Dealing with external and derived data

As discussed in What data to manage using AIMMS CDM CDM is designed to manage multi-user data that is owned and managed by an AIMMS scenario planning application, and you should refrain of storing large-scale

  • external data such as data imported in the app from e.g. external databases, APIs or ERP systems. Such external data typically is quite large and the app should typically use the latest version of such data. Maintaining multiple versions of such data is not the responsibility of the AIMMS application, but rather of the external system from which the data originates.

  • derived data and optimization results that can be computed on the basis of the core data managed by the AIMMS scenario planning app and the external data sourced elsewhere.

Both these types of data are typically quite sizeable, and directly using CDM to store many versions of such data in the CDM database will considerably slow down the retrieval of the core data owned and managed by the app itself, especially if the number of versions of this data grows over time.

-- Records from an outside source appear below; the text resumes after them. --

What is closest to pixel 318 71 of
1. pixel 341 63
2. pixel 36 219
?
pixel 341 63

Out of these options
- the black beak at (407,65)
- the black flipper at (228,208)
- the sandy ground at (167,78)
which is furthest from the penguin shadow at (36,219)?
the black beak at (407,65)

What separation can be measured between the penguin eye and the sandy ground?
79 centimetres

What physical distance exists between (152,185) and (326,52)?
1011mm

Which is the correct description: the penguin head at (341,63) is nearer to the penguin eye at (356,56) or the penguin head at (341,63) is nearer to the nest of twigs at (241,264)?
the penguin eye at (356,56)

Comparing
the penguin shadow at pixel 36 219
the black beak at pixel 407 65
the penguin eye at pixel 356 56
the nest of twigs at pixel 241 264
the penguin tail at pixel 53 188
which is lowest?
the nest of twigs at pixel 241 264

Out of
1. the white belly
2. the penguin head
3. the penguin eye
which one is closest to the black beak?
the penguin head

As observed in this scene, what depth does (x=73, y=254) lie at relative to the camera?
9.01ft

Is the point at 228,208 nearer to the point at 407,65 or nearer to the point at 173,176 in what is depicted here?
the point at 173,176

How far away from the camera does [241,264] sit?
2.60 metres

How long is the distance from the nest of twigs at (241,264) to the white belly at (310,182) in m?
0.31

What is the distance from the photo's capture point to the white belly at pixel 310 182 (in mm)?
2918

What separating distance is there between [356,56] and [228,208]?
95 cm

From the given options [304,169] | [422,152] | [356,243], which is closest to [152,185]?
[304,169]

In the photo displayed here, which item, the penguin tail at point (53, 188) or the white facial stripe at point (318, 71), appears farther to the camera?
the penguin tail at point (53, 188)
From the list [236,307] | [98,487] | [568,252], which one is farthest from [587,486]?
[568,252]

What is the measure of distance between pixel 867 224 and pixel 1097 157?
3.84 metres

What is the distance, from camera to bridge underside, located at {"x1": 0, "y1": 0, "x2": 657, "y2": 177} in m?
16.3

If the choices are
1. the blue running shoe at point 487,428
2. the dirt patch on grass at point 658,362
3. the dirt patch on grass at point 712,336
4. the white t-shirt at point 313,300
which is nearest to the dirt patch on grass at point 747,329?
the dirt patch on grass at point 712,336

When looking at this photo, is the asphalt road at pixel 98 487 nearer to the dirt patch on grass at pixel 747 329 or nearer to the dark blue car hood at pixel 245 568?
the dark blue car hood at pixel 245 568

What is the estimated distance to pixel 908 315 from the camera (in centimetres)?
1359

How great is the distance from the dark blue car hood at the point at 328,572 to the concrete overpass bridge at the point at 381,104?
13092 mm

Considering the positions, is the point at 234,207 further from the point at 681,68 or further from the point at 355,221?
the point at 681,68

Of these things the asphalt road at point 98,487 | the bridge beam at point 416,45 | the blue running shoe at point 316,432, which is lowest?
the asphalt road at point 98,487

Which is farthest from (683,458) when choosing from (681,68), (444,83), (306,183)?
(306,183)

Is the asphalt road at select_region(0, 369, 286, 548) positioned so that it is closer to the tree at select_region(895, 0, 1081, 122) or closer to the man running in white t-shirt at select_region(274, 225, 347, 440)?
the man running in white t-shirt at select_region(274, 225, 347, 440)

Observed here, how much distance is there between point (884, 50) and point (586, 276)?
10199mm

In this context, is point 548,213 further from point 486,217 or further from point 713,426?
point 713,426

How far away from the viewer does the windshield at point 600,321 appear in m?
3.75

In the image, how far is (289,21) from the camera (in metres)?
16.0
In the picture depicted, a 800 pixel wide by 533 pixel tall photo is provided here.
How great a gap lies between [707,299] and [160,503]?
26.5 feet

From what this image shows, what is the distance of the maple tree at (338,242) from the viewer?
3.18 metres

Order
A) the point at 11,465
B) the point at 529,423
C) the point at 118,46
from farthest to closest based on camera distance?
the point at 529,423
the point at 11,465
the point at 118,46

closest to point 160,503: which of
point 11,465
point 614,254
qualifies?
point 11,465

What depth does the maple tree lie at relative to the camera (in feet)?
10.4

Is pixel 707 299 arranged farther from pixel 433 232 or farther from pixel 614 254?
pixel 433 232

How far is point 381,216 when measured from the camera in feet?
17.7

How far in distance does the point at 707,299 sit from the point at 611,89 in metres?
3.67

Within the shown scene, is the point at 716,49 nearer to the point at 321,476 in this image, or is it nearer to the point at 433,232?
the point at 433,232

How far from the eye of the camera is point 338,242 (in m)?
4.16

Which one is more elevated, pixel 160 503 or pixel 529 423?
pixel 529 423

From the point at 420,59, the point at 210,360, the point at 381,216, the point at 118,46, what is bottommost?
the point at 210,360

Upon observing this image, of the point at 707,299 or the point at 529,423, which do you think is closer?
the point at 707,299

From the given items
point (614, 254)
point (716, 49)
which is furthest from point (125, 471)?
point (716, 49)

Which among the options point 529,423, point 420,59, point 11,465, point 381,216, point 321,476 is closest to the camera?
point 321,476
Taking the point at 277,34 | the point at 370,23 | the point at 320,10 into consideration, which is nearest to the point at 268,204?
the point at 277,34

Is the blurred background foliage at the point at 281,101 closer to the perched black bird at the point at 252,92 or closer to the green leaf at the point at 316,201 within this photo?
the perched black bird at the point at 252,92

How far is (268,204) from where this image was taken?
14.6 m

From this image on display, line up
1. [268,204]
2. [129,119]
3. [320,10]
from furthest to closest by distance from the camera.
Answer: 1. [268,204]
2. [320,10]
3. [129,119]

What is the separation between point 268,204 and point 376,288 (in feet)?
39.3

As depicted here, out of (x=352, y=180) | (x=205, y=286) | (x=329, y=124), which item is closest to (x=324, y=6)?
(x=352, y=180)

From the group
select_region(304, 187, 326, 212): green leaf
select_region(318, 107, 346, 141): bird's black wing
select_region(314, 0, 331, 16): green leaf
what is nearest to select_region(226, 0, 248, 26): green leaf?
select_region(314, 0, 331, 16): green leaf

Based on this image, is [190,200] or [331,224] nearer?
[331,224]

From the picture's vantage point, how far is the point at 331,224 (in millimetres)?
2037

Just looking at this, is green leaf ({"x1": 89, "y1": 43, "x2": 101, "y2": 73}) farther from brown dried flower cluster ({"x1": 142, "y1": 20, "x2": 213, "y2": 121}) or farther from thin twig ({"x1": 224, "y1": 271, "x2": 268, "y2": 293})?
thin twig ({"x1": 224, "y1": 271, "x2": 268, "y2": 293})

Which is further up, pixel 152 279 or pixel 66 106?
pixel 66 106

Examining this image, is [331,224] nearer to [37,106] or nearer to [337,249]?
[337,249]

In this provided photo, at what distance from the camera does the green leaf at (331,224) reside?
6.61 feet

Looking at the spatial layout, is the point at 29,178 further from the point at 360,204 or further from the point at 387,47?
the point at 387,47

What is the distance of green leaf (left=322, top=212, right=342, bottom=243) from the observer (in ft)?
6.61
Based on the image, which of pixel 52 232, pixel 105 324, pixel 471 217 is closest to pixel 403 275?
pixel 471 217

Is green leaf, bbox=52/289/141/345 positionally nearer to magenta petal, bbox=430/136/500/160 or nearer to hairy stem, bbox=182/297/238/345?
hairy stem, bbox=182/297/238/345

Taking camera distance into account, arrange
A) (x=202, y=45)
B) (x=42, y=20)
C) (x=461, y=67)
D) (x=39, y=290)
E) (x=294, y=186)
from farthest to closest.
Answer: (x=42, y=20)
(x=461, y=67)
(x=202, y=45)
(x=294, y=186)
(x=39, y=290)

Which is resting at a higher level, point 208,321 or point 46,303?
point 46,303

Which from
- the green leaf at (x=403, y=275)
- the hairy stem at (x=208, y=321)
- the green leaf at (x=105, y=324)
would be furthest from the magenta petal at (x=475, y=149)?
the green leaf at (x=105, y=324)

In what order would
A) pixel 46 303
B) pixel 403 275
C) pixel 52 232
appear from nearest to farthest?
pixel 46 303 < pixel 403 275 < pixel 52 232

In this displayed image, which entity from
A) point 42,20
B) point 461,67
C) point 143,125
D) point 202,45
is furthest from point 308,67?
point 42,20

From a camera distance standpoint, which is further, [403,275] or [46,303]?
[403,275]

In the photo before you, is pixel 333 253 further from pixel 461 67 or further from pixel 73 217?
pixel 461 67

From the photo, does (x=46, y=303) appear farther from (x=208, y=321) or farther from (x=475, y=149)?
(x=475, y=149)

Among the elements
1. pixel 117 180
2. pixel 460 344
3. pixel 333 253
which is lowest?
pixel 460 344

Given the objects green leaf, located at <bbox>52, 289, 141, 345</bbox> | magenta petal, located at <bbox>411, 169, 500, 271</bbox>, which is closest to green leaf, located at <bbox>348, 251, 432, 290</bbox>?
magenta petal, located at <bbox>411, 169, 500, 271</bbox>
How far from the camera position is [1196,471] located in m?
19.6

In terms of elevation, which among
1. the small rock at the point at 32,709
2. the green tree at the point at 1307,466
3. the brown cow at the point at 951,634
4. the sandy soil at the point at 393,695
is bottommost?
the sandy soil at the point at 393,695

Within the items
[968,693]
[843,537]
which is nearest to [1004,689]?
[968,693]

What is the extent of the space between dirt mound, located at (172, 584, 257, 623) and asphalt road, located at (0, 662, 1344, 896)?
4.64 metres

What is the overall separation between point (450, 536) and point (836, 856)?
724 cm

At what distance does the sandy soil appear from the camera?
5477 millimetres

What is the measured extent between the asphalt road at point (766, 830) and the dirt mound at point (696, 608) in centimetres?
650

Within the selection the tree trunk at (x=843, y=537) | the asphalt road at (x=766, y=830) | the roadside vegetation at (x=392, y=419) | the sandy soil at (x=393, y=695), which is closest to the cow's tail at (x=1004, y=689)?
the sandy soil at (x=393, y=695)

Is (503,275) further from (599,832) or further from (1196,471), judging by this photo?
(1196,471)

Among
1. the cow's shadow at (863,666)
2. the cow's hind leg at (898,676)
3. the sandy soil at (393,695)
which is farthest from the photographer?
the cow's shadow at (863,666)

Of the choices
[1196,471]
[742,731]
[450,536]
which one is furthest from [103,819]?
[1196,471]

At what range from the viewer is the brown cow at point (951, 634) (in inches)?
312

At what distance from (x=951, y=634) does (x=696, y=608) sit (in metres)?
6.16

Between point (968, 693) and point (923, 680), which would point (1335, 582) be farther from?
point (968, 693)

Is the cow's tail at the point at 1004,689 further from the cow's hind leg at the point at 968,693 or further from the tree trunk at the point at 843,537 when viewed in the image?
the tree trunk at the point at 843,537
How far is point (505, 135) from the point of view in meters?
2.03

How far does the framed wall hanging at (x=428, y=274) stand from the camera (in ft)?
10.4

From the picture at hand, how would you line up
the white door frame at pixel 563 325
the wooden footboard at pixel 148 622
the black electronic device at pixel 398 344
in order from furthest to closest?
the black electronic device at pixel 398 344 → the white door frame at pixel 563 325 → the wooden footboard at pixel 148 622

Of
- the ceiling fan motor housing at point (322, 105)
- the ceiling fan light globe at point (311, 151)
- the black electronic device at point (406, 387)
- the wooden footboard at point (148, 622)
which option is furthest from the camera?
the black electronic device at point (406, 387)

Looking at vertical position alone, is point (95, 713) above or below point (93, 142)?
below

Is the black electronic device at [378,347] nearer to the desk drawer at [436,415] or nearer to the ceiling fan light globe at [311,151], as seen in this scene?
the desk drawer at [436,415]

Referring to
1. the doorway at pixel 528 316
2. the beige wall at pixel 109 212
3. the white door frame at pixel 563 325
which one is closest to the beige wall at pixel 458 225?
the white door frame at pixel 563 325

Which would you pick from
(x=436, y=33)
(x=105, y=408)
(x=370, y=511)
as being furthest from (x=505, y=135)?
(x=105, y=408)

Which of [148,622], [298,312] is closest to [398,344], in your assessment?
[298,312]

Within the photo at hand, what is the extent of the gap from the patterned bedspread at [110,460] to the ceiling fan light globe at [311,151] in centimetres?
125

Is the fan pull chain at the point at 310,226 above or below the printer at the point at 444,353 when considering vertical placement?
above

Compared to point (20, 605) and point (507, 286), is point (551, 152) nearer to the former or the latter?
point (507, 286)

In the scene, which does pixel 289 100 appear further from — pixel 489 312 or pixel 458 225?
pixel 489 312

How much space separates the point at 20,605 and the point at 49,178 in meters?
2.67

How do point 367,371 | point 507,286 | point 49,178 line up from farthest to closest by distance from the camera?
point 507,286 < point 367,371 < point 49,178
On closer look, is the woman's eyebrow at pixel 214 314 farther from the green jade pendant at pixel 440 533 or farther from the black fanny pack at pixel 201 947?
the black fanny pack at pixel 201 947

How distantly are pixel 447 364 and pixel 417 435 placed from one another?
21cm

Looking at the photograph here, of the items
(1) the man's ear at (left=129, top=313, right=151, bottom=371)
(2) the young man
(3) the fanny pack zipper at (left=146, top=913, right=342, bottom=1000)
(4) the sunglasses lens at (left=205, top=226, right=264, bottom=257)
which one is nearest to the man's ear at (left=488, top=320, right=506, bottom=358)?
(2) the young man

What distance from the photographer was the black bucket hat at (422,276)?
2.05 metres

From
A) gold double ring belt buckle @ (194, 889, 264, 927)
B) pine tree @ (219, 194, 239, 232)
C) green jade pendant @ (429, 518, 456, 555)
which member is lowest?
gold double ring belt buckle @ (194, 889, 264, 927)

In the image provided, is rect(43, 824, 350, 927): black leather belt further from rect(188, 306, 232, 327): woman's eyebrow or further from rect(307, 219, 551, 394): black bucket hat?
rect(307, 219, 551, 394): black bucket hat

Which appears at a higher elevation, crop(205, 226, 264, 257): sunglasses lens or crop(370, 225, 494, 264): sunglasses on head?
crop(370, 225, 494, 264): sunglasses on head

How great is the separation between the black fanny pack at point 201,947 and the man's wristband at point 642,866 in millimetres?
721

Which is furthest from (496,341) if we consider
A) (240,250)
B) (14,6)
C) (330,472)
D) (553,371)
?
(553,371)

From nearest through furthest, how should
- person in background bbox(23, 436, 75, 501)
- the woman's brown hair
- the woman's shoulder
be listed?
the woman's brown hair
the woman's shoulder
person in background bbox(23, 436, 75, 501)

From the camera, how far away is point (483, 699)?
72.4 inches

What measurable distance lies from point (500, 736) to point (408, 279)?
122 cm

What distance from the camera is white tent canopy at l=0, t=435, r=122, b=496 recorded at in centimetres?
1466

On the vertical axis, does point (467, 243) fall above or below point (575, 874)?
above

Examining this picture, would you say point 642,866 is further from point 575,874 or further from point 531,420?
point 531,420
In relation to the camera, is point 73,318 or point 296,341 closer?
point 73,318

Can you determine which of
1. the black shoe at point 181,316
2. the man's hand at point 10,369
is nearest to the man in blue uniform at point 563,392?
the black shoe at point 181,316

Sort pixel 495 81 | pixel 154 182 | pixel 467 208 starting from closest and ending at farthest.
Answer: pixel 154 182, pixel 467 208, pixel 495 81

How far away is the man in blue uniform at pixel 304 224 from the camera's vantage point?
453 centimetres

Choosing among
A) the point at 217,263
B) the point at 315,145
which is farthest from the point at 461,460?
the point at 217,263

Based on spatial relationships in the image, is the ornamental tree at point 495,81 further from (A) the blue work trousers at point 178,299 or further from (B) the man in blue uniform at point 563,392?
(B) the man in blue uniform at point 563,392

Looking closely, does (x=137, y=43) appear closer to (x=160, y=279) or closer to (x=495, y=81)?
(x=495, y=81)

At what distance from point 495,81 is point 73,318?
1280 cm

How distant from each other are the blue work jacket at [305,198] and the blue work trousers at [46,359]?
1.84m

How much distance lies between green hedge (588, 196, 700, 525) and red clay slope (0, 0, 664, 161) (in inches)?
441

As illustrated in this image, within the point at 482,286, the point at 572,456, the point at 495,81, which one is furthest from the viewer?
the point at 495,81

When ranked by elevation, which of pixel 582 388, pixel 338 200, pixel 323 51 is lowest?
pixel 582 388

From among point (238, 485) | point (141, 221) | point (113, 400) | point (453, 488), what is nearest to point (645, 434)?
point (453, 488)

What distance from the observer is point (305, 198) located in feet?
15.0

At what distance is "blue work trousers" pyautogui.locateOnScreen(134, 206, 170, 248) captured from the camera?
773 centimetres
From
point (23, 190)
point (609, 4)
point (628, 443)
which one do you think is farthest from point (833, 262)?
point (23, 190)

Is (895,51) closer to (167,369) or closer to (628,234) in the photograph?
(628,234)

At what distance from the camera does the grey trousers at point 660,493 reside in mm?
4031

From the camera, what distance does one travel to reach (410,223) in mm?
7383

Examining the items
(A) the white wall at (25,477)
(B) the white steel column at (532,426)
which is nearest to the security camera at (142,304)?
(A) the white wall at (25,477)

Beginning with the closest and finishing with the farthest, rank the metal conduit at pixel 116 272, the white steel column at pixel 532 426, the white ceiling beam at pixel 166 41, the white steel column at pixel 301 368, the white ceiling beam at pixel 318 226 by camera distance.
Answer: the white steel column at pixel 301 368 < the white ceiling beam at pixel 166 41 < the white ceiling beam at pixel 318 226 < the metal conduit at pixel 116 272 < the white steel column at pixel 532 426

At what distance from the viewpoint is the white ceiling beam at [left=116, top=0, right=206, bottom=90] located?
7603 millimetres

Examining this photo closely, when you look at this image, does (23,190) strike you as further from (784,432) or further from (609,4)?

At the same time we realize that CDM offers a number of very convenient features that makes it very easy to write multi-user scenario planning applications, notably its capability to notify all users working independently on their own or shared scenarios of updates of data shared by all users. For that reason, we have introduced an extensions that allow you to efficiently and flexibly store external and derived data outside of CDM while retaining its capability to notify other users of updates to such data.

Different types of data

To support external and derived data in scenario planning apps, CDM distinguishes three types of data:

  • Managed data, the core data in an AIMMS scenario planning app, which is stored completely in the CDM database and fully managed by CDM

  • ExternalSource data, any data that is sourced or stored completely externally of CDM, e.g. in external databases, case or Parquet files stored in cloud storage, or in a data warehouse, and that should be immutable to the AIMMS scenario planning application. This could be external data that cannot be changed inside the app, but also derived or output data that must not be changed once generated.

  • ManagedExternalSource data, any data that is sourced or stored externally of CDM, but to which the user of the scenario planning application can still make changes to, which changes are then managed by CDM. One can think of master data, where the user can temporarily fix errors before it is fixed in new official version of the master data, or where missing master data that is necessary for the planning task at hand can be temporarily added to the collection of master data before it is added to the official master data. For ManagedExternalSource data, CDM will store any such changes to external data in CDM, while the main data will need to be imported thru a different means.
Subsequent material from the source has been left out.